Note: The run_and_check.py script is downloaded directly from the KernelBench repository during Docker build (pinned to commit 423217d for reproducibility). To update, modify the KERNELBENCH_COMMIT build arg in the Dockerfile.

Installation

Before using the KernelBench integration, install the required dependencies:

# Install KernelBench library (required for problem fetching)
uv pip install -r benchmarks/kernelbench/requirements.txt

Note: The resolver (problem fetching) only needs the base kernelbench package. The containerized evaluator installs kernelbench[gpu] for GPU support.

Quick Start

Using Docker (Default)

Edit benchmarks/kernelbench/config.yaml to select a target kernel from the KernelBench database:

benchmark:
  # KernelBench problem specification
  level: 2                    # Problem difficulty level (1, 2, 3 or 4)
  problem_id: 5               # Specific problem ID within the level

Then, run optimization on this problem:

# algo can be "adaevolve", "evox", "topk", "beam_search", "best_of_n", etc.
uv run skydiscover-run benchmarks/kernelbench/evaluator/ \
  -c benchmarks/kernelbench/config.yaml \
  --search <algo> \
  --iterations 50

Using Native Python (No Docker Required)

For clusters without Docker/Podman privileges, you can run the evaluator as native Python code.

1. Install Dependencies

# Install KernelBench with GPU support
pip install -r benchmarks/kernelbench/evaluator/requirements.txt

2. Configure Native Mode

Edit benchmarks/kernelbench/config.yaml:

benchmark:
  enabled: true
  name: kernelbench
  resolver: benchmarks.kernelbench.resolver
  
  # Set to false to use native Python evaluator (no Docker)
  use_docker: false
  
  level: 2
  problem_id: 11
  # ... rest of config

3. Run Optimization

# algo can be "adaevolve", "evox", "topk", "beam_search", "best_of_n", etc.
uv run skydiscover-run benchmarks/kernelbench/evaluator/ \
  -c benchmarks/kernelbench/config.yaml \
  --search <algo> \
  --iterations 50

Note: The run_and_check.py script from KernelBench will be automatically downloaded on first run.

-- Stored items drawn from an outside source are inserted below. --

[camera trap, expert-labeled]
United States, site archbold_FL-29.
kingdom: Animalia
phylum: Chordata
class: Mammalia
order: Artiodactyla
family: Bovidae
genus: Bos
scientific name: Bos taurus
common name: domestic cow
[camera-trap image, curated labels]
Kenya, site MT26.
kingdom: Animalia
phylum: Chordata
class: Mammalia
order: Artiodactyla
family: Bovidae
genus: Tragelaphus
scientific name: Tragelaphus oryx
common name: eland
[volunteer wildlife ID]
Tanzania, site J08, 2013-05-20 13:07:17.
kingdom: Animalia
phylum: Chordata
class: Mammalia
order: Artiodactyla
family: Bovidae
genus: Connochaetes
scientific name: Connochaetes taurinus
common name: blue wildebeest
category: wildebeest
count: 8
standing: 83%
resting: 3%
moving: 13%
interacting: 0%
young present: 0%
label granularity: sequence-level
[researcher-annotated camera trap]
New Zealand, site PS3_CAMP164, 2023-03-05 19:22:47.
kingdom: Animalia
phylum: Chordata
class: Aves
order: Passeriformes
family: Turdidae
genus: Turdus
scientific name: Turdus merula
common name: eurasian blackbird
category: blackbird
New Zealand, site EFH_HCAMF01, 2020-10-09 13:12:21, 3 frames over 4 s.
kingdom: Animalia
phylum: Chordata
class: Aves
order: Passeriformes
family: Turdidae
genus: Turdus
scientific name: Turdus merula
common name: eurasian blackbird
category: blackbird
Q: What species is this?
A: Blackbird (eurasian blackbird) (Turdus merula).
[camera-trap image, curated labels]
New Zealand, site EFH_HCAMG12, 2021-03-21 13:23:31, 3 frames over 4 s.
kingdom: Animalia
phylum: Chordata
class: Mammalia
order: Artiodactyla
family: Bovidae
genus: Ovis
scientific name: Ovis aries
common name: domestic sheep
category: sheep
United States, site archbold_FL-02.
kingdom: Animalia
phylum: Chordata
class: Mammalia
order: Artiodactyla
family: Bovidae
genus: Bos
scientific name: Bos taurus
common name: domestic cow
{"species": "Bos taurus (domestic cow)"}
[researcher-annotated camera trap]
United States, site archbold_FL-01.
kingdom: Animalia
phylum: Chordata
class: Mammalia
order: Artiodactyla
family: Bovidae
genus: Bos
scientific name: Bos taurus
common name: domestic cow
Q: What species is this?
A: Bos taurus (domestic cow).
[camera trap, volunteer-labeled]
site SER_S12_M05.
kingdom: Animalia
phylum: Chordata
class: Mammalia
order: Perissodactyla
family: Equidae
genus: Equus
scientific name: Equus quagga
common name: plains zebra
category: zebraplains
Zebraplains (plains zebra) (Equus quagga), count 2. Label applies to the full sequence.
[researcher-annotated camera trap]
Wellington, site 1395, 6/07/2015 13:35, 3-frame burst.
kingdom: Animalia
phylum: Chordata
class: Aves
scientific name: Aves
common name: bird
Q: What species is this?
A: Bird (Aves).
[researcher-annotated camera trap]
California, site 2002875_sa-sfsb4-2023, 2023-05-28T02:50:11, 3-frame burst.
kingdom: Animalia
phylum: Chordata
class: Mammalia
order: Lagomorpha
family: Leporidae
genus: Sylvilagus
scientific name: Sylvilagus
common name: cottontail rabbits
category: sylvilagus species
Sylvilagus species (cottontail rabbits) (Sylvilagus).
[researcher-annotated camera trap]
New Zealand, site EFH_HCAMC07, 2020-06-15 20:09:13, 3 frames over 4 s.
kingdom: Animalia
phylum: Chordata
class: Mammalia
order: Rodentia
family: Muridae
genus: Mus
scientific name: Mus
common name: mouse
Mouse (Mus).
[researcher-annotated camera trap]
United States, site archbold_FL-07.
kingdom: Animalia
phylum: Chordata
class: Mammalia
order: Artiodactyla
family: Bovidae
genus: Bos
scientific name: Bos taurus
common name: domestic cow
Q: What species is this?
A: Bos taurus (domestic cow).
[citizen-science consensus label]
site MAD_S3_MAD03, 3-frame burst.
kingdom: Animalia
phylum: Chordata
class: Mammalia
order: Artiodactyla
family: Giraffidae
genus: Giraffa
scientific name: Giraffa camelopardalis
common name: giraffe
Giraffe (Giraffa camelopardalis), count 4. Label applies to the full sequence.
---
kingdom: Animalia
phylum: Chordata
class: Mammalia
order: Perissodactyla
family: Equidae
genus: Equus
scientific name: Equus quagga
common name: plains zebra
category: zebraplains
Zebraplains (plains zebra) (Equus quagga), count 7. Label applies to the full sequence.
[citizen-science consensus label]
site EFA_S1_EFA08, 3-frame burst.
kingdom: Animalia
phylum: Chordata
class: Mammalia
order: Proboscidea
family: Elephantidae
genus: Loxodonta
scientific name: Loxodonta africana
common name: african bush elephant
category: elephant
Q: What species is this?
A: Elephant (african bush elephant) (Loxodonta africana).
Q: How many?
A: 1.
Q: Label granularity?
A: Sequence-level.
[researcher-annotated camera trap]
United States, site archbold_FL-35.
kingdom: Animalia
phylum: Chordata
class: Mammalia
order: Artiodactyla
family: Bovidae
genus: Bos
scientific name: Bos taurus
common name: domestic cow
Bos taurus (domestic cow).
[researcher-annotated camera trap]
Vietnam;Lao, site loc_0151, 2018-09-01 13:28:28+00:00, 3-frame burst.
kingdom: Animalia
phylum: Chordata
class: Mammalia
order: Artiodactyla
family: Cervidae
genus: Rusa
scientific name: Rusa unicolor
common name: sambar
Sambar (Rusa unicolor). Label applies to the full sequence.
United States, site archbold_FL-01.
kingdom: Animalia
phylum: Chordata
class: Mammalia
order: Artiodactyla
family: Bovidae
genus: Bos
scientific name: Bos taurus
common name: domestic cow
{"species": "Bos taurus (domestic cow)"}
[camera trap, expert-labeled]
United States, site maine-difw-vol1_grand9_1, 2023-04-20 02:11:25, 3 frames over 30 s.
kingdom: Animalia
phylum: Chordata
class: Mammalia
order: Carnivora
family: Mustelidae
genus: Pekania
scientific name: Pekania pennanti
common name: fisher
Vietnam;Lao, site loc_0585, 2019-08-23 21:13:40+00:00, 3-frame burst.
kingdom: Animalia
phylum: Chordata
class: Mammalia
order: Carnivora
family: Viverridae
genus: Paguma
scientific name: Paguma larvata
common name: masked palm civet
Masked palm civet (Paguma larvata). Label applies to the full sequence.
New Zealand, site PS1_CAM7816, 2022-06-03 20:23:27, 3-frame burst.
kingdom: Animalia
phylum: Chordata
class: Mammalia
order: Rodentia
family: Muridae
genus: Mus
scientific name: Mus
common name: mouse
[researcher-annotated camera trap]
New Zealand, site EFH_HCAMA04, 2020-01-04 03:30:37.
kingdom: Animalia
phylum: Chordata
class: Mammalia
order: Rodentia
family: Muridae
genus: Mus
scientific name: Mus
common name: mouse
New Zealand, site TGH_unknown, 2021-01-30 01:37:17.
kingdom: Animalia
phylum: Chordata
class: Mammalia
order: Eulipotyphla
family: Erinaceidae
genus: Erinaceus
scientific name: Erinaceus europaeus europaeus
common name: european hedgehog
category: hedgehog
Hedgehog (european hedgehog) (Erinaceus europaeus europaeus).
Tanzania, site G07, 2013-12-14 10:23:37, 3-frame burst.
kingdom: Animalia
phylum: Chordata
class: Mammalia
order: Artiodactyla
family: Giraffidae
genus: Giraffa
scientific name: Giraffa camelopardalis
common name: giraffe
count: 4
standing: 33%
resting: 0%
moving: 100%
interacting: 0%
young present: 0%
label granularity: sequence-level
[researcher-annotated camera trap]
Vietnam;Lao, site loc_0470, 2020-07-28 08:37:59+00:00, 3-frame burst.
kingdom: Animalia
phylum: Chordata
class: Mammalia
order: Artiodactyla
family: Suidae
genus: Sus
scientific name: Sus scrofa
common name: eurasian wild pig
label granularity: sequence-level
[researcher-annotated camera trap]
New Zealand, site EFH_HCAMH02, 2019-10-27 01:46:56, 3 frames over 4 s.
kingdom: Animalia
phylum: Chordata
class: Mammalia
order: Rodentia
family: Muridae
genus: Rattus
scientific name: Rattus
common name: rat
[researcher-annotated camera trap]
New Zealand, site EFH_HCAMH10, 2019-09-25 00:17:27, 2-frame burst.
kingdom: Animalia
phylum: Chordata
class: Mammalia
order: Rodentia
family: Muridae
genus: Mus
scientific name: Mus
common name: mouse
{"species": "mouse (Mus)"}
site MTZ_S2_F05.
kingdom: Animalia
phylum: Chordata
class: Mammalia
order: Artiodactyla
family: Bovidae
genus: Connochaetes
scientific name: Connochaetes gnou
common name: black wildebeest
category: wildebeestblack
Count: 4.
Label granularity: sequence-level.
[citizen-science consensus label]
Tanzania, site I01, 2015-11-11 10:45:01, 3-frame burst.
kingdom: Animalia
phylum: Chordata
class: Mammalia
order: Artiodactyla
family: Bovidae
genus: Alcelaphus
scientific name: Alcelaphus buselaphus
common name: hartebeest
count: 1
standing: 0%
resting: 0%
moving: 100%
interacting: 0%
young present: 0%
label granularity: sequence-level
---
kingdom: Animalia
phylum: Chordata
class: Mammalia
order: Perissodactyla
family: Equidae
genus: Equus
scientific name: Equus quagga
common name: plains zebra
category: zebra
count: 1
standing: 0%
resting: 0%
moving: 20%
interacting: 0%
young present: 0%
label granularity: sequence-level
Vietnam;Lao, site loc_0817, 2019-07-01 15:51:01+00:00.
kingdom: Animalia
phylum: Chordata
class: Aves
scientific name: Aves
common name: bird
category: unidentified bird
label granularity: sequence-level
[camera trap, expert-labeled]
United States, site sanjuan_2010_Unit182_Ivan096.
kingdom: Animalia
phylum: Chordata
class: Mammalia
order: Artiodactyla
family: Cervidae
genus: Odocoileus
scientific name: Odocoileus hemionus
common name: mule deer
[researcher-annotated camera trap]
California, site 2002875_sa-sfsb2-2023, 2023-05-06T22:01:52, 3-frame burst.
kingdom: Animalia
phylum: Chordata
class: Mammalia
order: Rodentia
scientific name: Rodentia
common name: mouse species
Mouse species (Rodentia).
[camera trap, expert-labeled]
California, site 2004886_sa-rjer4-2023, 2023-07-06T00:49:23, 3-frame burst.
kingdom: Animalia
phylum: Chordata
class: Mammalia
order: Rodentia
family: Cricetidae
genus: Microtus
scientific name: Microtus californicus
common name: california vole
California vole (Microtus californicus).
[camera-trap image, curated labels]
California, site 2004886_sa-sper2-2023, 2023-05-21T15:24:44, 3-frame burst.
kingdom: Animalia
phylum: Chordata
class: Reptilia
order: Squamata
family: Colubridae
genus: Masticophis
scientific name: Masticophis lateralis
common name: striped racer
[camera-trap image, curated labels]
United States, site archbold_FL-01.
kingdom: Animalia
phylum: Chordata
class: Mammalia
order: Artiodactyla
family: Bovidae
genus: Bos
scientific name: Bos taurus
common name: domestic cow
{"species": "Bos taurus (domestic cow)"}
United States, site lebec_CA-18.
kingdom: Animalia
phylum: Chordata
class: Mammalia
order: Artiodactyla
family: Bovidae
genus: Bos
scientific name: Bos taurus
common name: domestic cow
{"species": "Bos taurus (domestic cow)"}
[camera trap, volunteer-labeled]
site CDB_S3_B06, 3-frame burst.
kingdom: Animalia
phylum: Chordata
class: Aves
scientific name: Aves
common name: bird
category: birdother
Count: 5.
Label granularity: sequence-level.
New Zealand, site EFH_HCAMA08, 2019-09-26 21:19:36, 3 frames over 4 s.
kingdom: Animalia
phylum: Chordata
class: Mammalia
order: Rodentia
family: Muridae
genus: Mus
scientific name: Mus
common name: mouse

Note: No initial_program argument is needed - it is fetched automatically based on the benchmark section in config.yaml.

Configuration Reference

Benchmark Section

The benchmark section in config.yaml controls problem loading:

benchmark:
  enabled: true                    # Enable benchmark loader
  name: kernelbench                # Benchmark name (for logging)
  resolver: benchmarks.kernelbench.resolver  # Python module path
  
  # Evaluator mode
  use_docker: true                 # true: containerized (Docker), false: native Python
  
  # Problem specification
  level: 1                         # Difficulty: 1 (easy), 2 (medium), 3 (hard), 4 (very hard)
  problem_id: 1                    # Problem ID within the level
  
  # Dataset source
  dataset_src: huggingface         # 'huggingface' or 'local'
  dataset_name: ScalingIntelligence/KernelBench  # HF dataset name
  
  # Evaluation settings
  eval_mode: local                 # 'local' or 'modal'
  gpu: H100                        # GPU type: H100, A100, etc.
  num_correct_trials: 5            # Correctness validation runs
  num_perf_trials: 100             # Performance measurement runs

Environment Variables

The resolver provides these environment variables to the evaluator:

  • KERNELBENCH_LEVEL: Problem difficulty level (1, 2, or 3)
  • KERNELBENCH_PROBLEM_ID: Specific problem within the level
  • KERNELBENCH_EVAL_MODE: Evaluation mode (local, modal)
  • KERNELBENCH_GPU: GPU type (H100, A100, etc.)
  • KERNELBENCH_NUM_CORRECT_TRIALS: Number of correctness validation runs
  • KERNELBENCH_NUM_PERF_TRIALS: Number of performance measurement runs
  • KERNELBENCH_TIMEOUT: Timeout per evaluation in seconds

These variables are passed directly to the evaluator (not set globally), ensuring isolation between concurrent runs.

Evaluation Modes

  • local: Run evaluation on your local machine (requires GPU)
  • modal: Run evaluation on Modal's cloud GPUs (requires Modal setup)

GPU Types

The list of currently supported GPU types can be found here.

Metrics

The evaluator returns:

  • combined_score: Speedup over PyTorch eager execution (primary metric)
  • speedup_over_eager: Same as combined_score
  • speedup_over_compile: Speedup over torch.compile()
  • kernel_time_ms: Execution time of optimized kernel
  • ref_eager_time_ms: Reference eager execution time

Traditional Usage (Manual Initial Program)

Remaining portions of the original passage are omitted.